A couple of problems arise no matter how I go about refactoring. 1. How do I explain the new “improvements” to the client without leading them to the conclusion that the prior code was crap? And 2. How do I justify the fixes of any bugs that appear in the new version to either my boss or the client?
Obviously, the only real answer is to get the customer to agree to the rewrite in advance perhaps with the caveat that the rewrite of existing functionality is “on the house.” That still doesn’t really solve the problem of addressing bugs though. Our company tends to work on fixed price or time and materials. Like any other company we don’t really like working on “Overhead” related projects because they aren’t generating revenue. Projects like the one I have been discussing typically have maintenance contracts which deal with new enhancments (of which there are tens of each fiscal year, some minor others very major) and bug fixes that arise due to these enhancements - unfortunately none of those really deal with this situation.
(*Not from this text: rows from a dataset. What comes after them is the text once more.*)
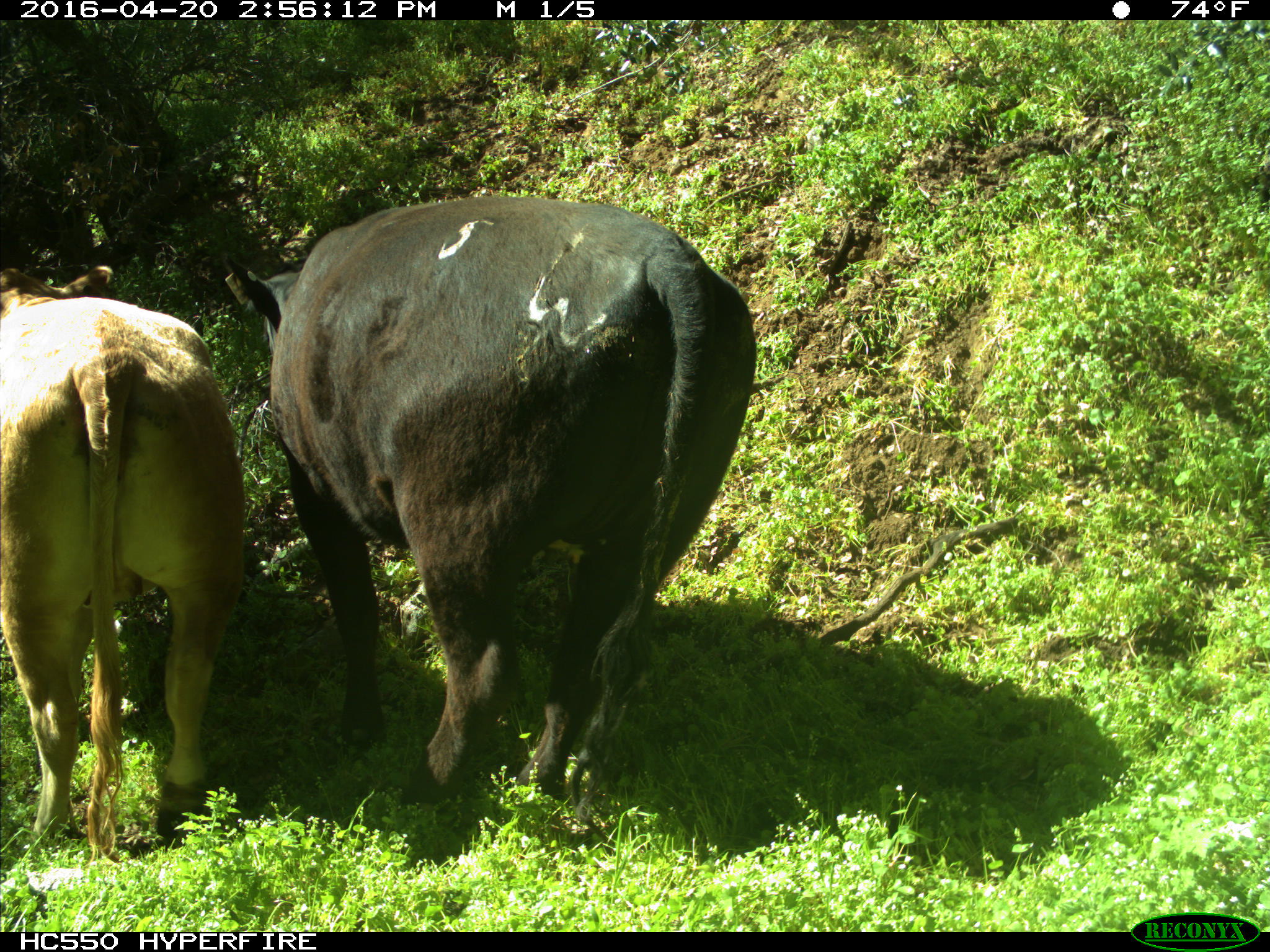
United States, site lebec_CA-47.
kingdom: Animalia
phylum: Chordata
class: Mammalia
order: Artiodactyla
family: Bovidae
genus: Bos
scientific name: Bos taurus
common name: domestic cow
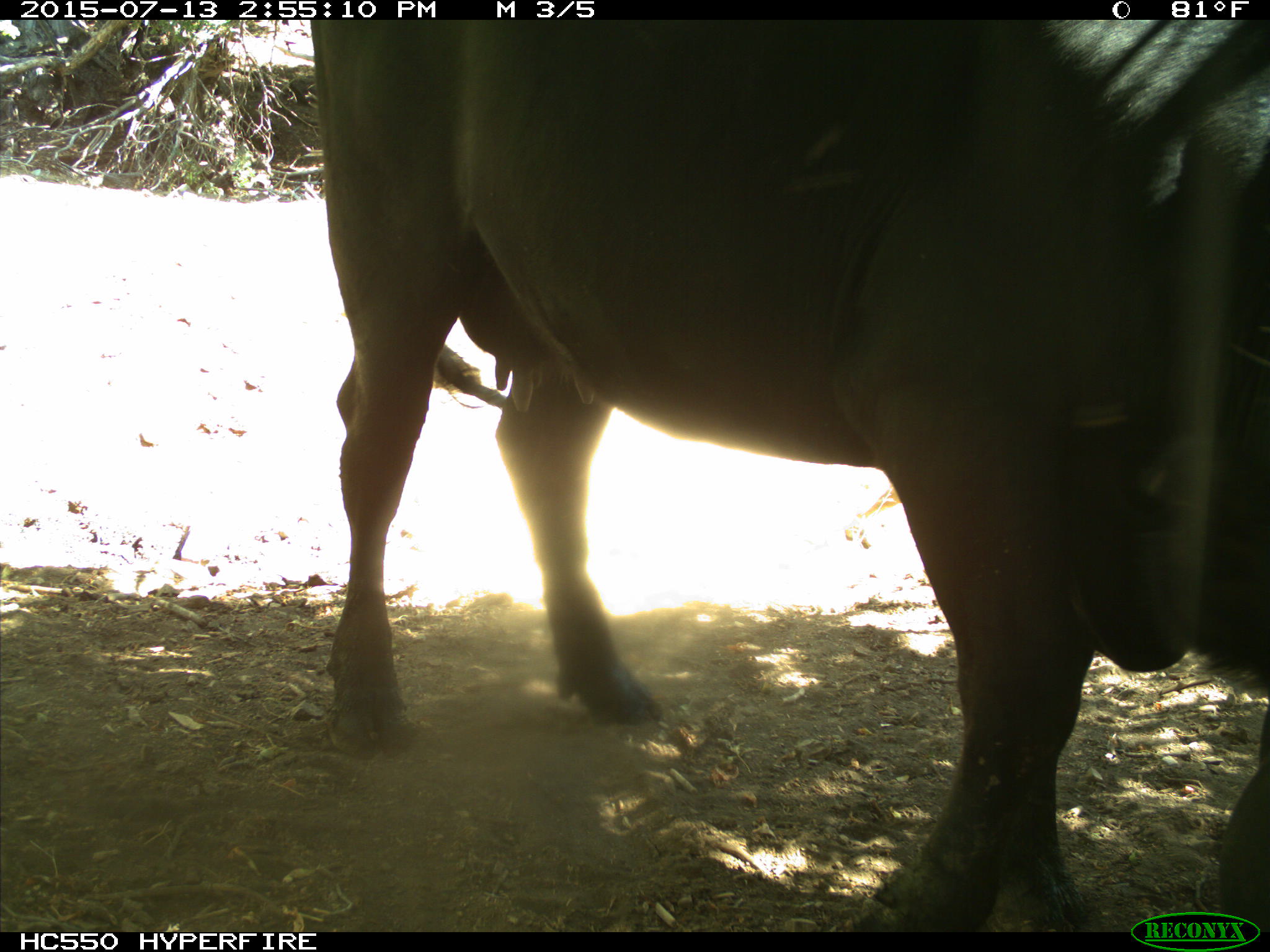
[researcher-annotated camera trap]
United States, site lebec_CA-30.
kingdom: Animalia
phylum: Chordata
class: Mammalia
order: Artiodactyla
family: Bovidae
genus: Bos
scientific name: Bos taurus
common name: domestic cow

In the terminology of fusebox there are probably 15 major circuits within the application and I actually manged to update one of them to a CFC based implementation last year. However, there are still 14 that could use the same treatment. It would be a pretty substantial chunk of work and I would hate to proceed if it didn’t seem like the payoff for doing so would be worth it in the long run. By payoff I mean ease of maintenance and code stability.
I have been able to redo bits of the application before in order to generate orders of magnitude better performance in those areas - and the customer as been willing to pay for fixes related to these free improvments becuase they felt the improvement was substantial enough to warrant the minor cost of the bug fixes (changes have typically been UI improvements and database interactions). How would you approach a scenario like this? Or would you at all?
In the end it is all up to the customer. As with many things I wish I knew then what I know now. Hopefully, I will get the go ahead to make the changes I feel are needed to insure the application lives long into the future.